Aparte de todo eso, traté de orar sin cesar, lo que simplemente significa tan a menudo como podía recordar. Una y otra vez durante el día echaba mis cargas sobre el Señor, y le pedía su ayuda antes de cada reunión, antes de cada conversación, antes de cada llamada telefónica. El aire que uno respira es: «Auxilio. Auxilio. Confío en ti». Entonces uno trae alguna promesa a la memoria.

Por tu congregación

En respuesta a la pregunta sobre si oraba por todas las personas de la iglesia por nombre, la respuesta es no. Nunca lo hice. Había 700 miembros cuando llegué a la iglesia. Incluso si solo asistían 350 personas, nunca hice ese esfuerzo. Me parecía que se volvería demasiado mecánico repasar esos nombres, aunque tomara tiempo. Quizá estaba equivocado.

Lo que la iglesia necesita, lo que el mundo necesita, son hombres que han estado en la presencia de Cristo. Clic para tuitear

Una cosa que Noël y yo hicimos durante veinte años fue que una vez al año, invitábamos a personas a nuestra casa a una velada llamada Misiones en la Casa Pastoral. Tenía que ver con misiones mundiales, y yo alentaba a las personas el domingo diciendo: «Si vienes y estás interesado en dedicarte a las misiones, Noël y yo pondremos tu nombre en una lista y oraremos por ti por nombre cada día por el resto del año».

Eso hicimos por veinte años, lo que significa que orábamos bastante todo el tiempo por estas personas. A veces había sesenta y a veces había cien personas en la lista. La leíamos en voz alta al Señor de rodillas junto a la cama, en la noche, y orábamos por ellos como grupo.

Círculos concéntricos

Si se preguntan de qué manera decidí orar durante esa hora en la mañana, la respuesta es que oraba en círculos concéntricos. Todavía lo hago así. La persona más necesitada que conozco es John Piper.
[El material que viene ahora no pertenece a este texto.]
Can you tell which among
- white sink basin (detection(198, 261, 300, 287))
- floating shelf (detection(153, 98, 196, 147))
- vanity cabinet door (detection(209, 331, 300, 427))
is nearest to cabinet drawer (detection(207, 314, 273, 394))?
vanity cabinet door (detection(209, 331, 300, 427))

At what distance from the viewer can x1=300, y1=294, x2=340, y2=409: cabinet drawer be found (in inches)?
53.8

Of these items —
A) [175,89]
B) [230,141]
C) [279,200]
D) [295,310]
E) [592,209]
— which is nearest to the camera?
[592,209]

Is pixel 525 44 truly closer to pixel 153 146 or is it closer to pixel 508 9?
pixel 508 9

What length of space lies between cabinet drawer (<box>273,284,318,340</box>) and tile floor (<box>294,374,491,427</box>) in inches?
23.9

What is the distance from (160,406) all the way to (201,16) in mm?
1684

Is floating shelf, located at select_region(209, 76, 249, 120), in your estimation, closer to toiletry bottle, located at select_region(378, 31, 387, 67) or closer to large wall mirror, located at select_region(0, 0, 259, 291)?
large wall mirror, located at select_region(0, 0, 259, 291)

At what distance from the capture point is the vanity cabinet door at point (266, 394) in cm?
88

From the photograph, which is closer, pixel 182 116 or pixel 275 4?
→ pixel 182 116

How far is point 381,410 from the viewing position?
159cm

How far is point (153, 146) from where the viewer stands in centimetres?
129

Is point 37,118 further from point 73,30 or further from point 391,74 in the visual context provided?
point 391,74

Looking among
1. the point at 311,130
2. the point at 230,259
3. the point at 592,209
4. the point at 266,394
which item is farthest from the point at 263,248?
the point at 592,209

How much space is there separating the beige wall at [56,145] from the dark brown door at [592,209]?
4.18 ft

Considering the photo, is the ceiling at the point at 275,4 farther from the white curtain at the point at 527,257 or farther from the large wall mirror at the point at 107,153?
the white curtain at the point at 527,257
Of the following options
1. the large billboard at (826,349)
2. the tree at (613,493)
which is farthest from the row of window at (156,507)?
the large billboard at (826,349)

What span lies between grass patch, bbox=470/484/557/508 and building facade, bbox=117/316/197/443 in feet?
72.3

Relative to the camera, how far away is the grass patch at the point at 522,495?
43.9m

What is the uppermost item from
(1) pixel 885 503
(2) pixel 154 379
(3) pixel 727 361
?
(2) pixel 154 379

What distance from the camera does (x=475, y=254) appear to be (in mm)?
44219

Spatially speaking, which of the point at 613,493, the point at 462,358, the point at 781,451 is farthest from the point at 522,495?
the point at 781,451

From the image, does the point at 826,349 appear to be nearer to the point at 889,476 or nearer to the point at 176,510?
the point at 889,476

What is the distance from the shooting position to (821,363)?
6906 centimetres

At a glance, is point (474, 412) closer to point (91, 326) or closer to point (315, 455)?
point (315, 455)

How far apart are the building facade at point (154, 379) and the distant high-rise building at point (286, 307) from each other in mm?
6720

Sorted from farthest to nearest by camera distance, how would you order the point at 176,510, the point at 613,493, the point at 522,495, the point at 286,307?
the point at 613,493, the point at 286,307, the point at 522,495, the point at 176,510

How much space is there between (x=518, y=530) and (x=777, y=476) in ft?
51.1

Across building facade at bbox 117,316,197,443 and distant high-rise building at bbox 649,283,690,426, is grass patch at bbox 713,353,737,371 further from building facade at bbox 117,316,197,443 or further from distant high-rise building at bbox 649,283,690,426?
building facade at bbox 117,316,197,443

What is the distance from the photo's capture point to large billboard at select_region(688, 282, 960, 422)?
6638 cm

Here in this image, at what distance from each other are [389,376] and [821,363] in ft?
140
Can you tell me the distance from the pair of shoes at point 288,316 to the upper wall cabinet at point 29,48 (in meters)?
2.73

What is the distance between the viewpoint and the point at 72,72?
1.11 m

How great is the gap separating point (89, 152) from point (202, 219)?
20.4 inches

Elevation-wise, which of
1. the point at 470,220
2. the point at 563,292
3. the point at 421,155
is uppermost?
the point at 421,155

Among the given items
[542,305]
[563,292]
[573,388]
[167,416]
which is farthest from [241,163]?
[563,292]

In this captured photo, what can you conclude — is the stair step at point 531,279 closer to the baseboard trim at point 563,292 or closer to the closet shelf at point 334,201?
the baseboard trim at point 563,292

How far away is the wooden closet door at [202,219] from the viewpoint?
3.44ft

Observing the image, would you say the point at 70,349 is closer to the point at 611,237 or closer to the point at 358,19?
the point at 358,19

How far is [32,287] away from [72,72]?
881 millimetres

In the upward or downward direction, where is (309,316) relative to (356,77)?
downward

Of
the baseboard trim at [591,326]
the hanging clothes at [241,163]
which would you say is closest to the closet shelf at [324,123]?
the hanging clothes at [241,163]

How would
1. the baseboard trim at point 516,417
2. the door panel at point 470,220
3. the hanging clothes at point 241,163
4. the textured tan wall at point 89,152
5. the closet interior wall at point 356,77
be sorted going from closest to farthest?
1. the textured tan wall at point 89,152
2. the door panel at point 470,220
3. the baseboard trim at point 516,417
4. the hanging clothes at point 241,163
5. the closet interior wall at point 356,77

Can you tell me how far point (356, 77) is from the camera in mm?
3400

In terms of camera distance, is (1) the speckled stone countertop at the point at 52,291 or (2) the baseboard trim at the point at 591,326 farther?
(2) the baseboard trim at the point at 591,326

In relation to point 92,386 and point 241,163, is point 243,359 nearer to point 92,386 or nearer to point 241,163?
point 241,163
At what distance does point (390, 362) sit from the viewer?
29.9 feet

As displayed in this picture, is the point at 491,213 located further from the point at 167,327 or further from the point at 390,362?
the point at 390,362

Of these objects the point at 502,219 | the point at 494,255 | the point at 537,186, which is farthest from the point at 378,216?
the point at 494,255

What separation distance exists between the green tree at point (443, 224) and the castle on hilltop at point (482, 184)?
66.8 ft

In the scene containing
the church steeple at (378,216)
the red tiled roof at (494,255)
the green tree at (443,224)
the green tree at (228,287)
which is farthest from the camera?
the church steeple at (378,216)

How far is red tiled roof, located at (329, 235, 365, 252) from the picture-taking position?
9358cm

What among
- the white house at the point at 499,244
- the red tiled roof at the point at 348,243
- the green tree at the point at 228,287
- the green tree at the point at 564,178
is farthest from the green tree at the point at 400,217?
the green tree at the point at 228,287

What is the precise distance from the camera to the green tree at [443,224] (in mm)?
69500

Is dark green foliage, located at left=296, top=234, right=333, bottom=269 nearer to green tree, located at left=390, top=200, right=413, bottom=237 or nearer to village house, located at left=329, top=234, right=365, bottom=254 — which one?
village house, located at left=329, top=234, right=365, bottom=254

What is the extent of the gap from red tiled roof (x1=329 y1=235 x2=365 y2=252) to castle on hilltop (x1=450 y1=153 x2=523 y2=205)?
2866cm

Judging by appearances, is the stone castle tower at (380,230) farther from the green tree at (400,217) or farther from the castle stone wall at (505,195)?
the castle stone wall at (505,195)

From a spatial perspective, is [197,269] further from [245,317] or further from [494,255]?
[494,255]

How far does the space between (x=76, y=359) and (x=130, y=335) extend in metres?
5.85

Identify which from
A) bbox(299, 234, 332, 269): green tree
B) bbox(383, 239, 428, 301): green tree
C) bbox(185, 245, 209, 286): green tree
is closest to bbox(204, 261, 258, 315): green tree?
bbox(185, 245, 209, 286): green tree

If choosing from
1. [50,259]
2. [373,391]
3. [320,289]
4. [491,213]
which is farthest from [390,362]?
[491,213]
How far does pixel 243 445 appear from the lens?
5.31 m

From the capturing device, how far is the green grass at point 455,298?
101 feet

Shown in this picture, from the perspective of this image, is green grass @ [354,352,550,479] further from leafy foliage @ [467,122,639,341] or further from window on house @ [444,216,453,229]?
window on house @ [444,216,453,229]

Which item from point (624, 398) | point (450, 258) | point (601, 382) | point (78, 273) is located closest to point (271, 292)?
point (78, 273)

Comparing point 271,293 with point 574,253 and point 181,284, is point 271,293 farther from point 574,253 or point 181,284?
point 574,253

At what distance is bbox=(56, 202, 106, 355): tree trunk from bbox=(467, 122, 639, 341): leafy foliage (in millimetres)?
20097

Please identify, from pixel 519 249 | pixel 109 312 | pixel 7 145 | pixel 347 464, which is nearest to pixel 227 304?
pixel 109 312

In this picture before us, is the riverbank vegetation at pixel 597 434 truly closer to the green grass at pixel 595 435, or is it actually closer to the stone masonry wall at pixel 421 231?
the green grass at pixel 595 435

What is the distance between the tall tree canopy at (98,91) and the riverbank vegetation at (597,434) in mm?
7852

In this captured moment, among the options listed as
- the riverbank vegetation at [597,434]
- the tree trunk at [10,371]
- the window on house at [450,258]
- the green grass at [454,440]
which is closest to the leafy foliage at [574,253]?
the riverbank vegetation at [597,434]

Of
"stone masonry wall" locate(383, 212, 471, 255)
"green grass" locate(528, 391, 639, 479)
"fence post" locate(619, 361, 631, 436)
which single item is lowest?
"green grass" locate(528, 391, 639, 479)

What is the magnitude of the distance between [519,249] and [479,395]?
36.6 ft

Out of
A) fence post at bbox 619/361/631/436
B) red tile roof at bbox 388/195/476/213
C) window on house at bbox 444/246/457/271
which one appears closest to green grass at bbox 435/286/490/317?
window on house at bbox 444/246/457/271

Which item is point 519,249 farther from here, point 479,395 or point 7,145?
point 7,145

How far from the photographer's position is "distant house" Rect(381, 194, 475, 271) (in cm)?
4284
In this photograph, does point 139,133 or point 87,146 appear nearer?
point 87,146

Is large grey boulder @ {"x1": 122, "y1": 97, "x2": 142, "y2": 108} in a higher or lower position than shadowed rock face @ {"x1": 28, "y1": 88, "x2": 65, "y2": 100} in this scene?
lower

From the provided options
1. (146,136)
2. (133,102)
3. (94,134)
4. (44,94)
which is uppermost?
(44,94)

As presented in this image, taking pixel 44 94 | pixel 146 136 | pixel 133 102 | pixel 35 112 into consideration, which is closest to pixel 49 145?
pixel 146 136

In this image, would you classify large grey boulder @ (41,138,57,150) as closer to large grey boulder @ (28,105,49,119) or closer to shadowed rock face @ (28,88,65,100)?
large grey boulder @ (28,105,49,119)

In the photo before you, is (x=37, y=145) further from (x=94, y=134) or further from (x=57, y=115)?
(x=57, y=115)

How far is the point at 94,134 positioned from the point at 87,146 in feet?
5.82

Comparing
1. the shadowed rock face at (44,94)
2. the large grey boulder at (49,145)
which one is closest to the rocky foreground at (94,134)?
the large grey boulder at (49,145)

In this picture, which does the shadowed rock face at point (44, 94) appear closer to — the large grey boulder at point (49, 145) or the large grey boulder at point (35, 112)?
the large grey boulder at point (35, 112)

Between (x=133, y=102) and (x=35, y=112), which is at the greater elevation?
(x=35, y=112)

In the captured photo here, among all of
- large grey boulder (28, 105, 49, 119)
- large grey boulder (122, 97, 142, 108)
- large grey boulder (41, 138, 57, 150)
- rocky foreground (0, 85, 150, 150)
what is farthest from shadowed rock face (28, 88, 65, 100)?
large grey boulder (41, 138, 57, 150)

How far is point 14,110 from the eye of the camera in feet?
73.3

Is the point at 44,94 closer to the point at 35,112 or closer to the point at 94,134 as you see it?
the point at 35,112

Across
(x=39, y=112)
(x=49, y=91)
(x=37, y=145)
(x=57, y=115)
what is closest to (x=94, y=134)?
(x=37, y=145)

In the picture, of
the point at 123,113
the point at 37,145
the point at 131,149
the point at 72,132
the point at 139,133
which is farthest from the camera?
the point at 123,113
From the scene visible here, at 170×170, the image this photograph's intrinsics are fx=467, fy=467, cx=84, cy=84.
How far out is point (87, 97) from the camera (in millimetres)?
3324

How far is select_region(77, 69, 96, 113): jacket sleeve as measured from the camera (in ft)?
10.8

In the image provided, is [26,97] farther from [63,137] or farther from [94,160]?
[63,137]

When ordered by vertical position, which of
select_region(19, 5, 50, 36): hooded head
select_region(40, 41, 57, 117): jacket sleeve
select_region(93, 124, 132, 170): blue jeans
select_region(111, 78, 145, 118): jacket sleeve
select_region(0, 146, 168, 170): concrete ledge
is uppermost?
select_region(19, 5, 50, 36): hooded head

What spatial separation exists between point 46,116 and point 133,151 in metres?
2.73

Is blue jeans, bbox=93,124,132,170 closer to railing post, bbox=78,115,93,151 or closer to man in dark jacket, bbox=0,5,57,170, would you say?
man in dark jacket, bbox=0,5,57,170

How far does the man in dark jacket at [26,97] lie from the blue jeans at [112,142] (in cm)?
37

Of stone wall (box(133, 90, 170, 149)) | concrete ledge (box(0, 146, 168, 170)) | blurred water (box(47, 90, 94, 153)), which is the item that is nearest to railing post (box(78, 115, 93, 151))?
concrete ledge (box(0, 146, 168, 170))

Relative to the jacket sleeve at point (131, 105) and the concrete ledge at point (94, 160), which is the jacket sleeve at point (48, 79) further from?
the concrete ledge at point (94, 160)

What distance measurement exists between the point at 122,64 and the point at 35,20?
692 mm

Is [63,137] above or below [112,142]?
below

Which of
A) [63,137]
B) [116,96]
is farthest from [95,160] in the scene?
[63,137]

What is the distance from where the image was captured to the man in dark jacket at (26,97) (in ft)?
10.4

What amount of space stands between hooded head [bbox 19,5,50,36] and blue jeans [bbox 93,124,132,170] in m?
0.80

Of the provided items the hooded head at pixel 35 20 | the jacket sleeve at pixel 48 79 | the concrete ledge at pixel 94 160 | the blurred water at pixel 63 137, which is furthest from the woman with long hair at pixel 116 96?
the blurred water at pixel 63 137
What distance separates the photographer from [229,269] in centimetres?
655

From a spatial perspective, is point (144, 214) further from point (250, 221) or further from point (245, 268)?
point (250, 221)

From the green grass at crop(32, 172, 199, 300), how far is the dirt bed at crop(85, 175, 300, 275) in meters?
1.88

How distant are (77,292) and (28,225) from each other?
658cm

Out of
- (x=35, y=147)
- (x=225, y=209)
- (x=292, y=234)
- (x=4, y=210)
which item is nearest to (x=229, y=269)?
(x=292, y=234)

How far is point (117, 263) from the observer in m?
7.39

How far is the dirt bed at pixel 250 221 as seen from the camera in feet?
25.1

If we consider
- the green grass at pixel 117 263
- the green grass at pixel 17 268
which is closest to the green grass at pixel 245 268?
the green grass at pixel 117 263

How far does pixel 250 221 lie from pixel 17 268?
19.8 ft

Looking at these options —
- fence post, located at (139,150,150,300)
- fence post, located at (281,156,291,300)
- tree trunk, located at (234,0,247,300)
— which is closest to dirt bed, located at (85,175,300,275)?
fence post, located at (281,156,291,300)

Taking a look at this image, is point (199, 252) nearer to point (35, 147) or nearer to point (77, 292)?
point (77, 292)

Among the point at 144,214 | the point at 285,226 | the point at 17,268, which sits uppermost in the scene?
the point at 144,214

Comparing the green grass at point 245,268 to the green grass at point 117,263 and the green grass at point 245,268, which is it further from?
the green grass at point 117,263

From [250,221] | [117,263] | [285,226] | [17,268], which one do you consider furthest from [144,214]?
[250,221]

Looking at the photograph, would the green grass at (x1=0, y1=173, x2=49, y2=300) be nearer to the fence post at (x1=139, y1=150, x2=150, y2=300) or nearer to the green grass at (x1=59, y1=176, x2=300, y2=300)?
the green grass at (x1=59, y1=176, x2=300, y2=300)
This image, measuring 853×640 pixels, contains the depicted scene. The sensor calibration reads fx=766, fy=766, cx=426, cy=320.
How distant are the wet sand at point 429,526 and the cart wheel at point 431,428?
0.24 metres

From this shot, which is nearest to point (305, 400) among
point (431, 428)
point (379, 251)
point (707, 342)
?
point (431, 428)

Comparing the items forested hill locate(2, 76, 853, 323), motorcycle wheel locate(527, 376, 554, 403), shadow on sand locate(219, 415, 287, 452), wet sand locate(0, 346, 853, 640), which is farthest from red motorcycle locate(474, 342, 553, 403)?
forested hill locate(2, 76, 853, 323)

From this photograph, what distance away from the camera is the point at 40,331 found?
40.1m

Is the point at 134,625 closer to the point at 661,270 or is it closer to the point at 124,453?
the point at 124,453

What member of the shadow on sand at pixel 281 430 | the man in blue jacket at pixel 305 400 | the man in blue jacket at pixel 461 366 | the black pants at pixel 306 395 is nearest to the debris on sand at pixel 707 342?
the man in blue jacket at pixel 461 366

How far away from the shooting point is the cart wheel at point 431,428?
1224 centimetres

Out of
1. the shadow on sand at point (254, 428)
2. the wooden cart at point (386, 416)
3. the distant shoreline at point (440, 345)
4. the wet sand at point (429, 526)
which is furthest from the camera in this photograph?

Así que oro por el alma de John Piper porque si yo pierdo la fe, no puedo orar por nadie. Luego amplío mi círculo a mi familia. Luego amplío el círculo al personal y los ancianos de la iglesia.

Hoy es distinto. Oro por desiringGod.org y los colaboradores. Oro por Bethlehem College & Seminary. Pero en este punto en aquellos días pastorales, aún estaba orando por las personas por nombre, los ancianos por nombre y el personal por nombre.

Después de eso venían nuestros misioneros y la iglesia como un todo: todos los miembros. Luego oraba por nuestros ministerios, luego la ciudad, luego las personas no alcanzadas, y así sucesivamente. Se entiende lo que significan los «círculos concéntricos». Todos sabemos que cualquier día en particular uno puede estar tan golpeado y abrumado por alguna necesidad urgente en la familia, en la iglesia o en la ciudad que la necesidad consume prácticamente todo el tiempo. No estoy presentando una imagen idealizada donde esto ocurra cada día sin excepción. Solo habitualmente.

Imitar a otros

Pienso que una de las cosas más prácticas que podría sugerir a los pastores (y a cualquiera en realidad) es que cada año más o menos un pastor debería leer un libro sobre la oración. No tanto un libro técnico, exegético, apologético, sino relacionado con las experiencias de grandes hombres y mujeres de oración que cuentan sus historias.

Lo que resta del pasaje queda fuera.